Pro se Michigan prisoner Dale Byrd appeals a district court judgment that dismissed his 42 U.S.C. § 1983 suit, without prejudice, for failure to exhaust administrative remedies. This case has been referred to a panel of the court pursuant to Rule 34(j)(l), Rules of the Sixth Circuit. Upon examination, this panel unanimously agrees that oral argument is not needed. Fed. R.App. P. 34(a).

Seeking injunctive and monetary relief, Byrd sued Walter Rush, a sergeant at Ionia Maximum Correctional Facility (“IGF”), and (unknown) Watkins, a corrections officer at that facility. Byrd claimed that on April 9, 2001, at the direction of defendant Rush, defendant Watkins removed from Byrd’s cell 19 pornographic magazines that Byrd alleged he lawfully possessed.
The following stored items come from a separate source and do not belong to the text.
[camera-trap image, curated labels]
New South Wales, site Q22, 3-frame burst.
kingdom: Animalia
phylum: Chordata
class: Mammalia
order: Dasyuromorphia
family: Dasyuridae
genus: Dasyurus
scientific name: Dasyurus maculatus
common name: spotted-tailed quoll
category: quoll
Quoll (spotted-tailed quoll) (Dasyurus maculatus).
He complained that the removal was conducted in violation of prison policies and that the magazines were unlawfully destroyed by defendant Rush. In addition, Byrd alleged that on April 29, 2001, defendant Rush refused Byrd the right to a shower. Byrd alleged that both of the actions were taken in retaliation for Byrd’s prior grievances against defendant Rush.

The district court dismissed the suit, noting that — although Byrd had exhausted his retaliation claim arising out of the April 29, 2001, incident — Byrd had not exhausted his administrative remedies regarding his claim of retaliation arising from the April 9, 2001, incident. Reconsideration was also denied. This appeal followed.

We review de novo the district court’s dismissal of a civil rights action for failure to exhaust administrative remedies. Curry v. Scott, 249 F.3d 493, 503 (6th Cir. 2001).

Upon review, we conclude that the district court properly dismissed the complaint without prejudice for lack of exhaustion. The Prison Litigation Reform Act of 1995 requires a prisoner to exhaust all available administrative remedies before filing federal lawsuits challenging prison conditions, even if the prisoner is seeking monetary damages. 42 U.S.C. § 1997e(a); Booth v. Chumer, 532 U.S. 731, 740-41, 121 S.Ct. 1819, 149 L.Ed.2d 958 (2001); Wyatt v. Leonard, 193 F.3d 876, 877 (6th Cir.1999); Wright v. Morris, 111 F.3d 414, 417 (6th Cir.1997). “Prison conditions” or “conditions of confinement” includes retaliation claims. Porter v. Nussle, 534 U.S. 516, 531, 122 S.Ct. 983, 152 L.Ed.2d 12 (2002).

The prisoner must allege and demonstrate that he has exhausted all available administrative remedies and should attach the decision containing the administrative disposition of his grievance to the complaint, or in the absence of written documentation, describe with specificity the administrative proceeding and its outcome. Knuckles El v. Toombs, 215 F.3d 640, 642 (6th Cir.2000); Wyatt, 193 F.3d at 878; Brown v. Toombs, 139 F.3d 1102, 1104 (6th Cir.1998). “When a prisoner fails to exhaust his administrative remedies before filing a civil rights complaint in federal *688court, or only partially exhausts administrative remedies, dismissal of the complaint is appropriate.” Mack v. DeWitt, 40 Fed.Appx. 36, 37 (6th Cir.2002) (unpublished table decision). In the present ease, the record shows that Byrd did not exhaust his administrative remedies with regard to his retaliation claim arising from the April 9, 2001, incident. The district court therefore properly dismissed his suit. The remaining arguments on appeal are without merit.

Accordingly, the district court’s judgment should be affirmed. Rule 34(j)(2)(C), Rules of the Sixth Circuit.